To spur job creation and economic development, Maryland must streamline regulatory policies, lower taxes and develop stronger partnerships between government and businesses, said a new report released by the Greater Baltimore Committee Monday.
The current strategy for job creation and economic growth is inadequate, the report said.
“Business must be seen as a partner to government in creating jobs and spurring economic growth,” said Donald C. Fry, president and CEO of the GBC. “An even broader communication element needs to be formed. Government should rely more on some the knowledge and expertise that business has to offer.”
The unemployment rate for Maryland rests at 7.4 percent, less than the national average of 9.8 percent, according to the Maryland Department of Labor, Licensing and Regulation. The state added approximately 5,900 jobs in October and more than 40,000 jobs to payrolls since January.
But the GBC president said the state must do more.
The report, titled “Gaining the Competitive Edge,” recommends eight pillars the government should adopt as it considers new legislative policy. Key actions include: developing a marketing plan that lures new businesses to the state and lowering business taxes.
In October, the Maryland Chamber of Commerce, the GBC, the Maryland Association of CPAs and a spate of other businesses released a study on Maryland’s business tax competitiveness.
“The report determined that Maryland really isn’t competitive in that area,” said Kathleen T. Snyder, president and CEO of the Maryland Chamber of Commerce. “We’re not saying that we should roll back taxes. We’re saying let’s not add more tax. Let’s not add any more regulations. Let’s work with the General Assembly to make Maryland more competitive.”
If Maryland is going to create jobs, its workplace regulations, business taxes and the accessibility of transportation have to be competitive with that of its surrounding states, Snyder said.
When Maryland loses a company like Northrop Grumman Corp., the opportunity to grow high-paying jobs for Marylanders is also lost, Snyder added. Northrop picked Virginia over Maryland as the location for moving its headquarters from Los Angeles.
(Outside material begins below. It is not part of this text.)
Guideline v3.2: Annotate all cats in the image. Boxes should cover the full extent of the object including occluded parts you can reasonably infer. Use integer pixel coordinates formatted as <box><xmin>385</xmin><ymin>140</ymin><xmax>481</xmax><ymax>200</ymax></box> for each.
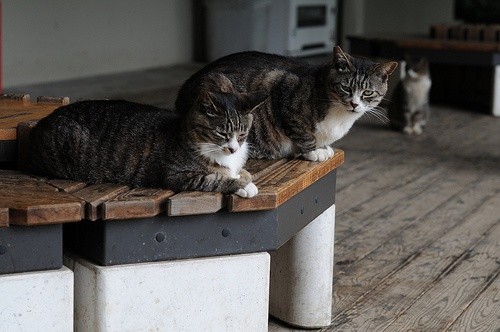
<box><xmin>26</xmin><ymin>88</ymin><xmax>267</xmax><ymax>195</ymax></box>
<box><xmin>388</xmin><ymin>57</ymin><xmax>431</xmax><ymax>130</ymax></box>
<box><xmin>176</xmin><ymin>45</ymin><xmax>397</xmax><ymax>162</ymax></box>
The GBC conducted a series of discussions and focus groups with business executives and economic development experts on the topic of the Maryland’s competitiveness for business locations and growth.
“What we heard from our people is that there are so many steps in the process that don’t work hand-in-glove,” said Fry. “You never know if you are going to find a surprise or a redundancy.”
Y. Maria Welch is founder and CEO of Respira Medical Inc., a respiratory home care company based in Linthicum that employs more than 50, which was launched in 2001.
“Bureaucratic red tape can be a barrier to access, she said. “By eliminating red tape, we create more jobs and increase access to business opportunities, particularly for women and minorities.”
The past several years have brought a shift and the dialogue between business and government is improving, Welch said.
“I sit on the Maryland Economic Development Commission and the Department of Health and Mental Hygiene Regulatory Oversight Committee. I am able to lend my voice, knowledge and expertise to these very important committees,” Welch added.
Many of the concerns voiced in the report are being addressed, said officials at the Maryland Department of Business and Economic Development.
To address red tape and regulatory issues, the department created a task force to simplify the process of getting an access permit, said the department’s spokeswoman, Karen Glen Hood.
The department is also working to develop a centralized website that houses all the information necessary to attain a business license or permit.
“We have had an unprecedented success in bringing the business community to the table,” said Hood. “We’ve formed various boards and commissions that focus on an industry sector or a sector of the economy. We want to hear from the business community.”
While Maryland offers businesses some incentives for locating within its boundaries such as a highly educated work force, strong public schools and a large number of research facilities, these strengths are not touted effectively, Fry aid.
“Maryland needs to celebrate its success,” said Fry. “We need to talk about the great things that we have in this state like its great higher education system and natural resources like the Chesapeake Bay.”
Hood said, in the last two years, DBED has created a division of marketing and communication, launched the in-state advertising campaign MaryLand of Opportunity and redesigned its website, all as part of an effort to promote the state.
Businesses, said Hood, are benefitting from these improvements.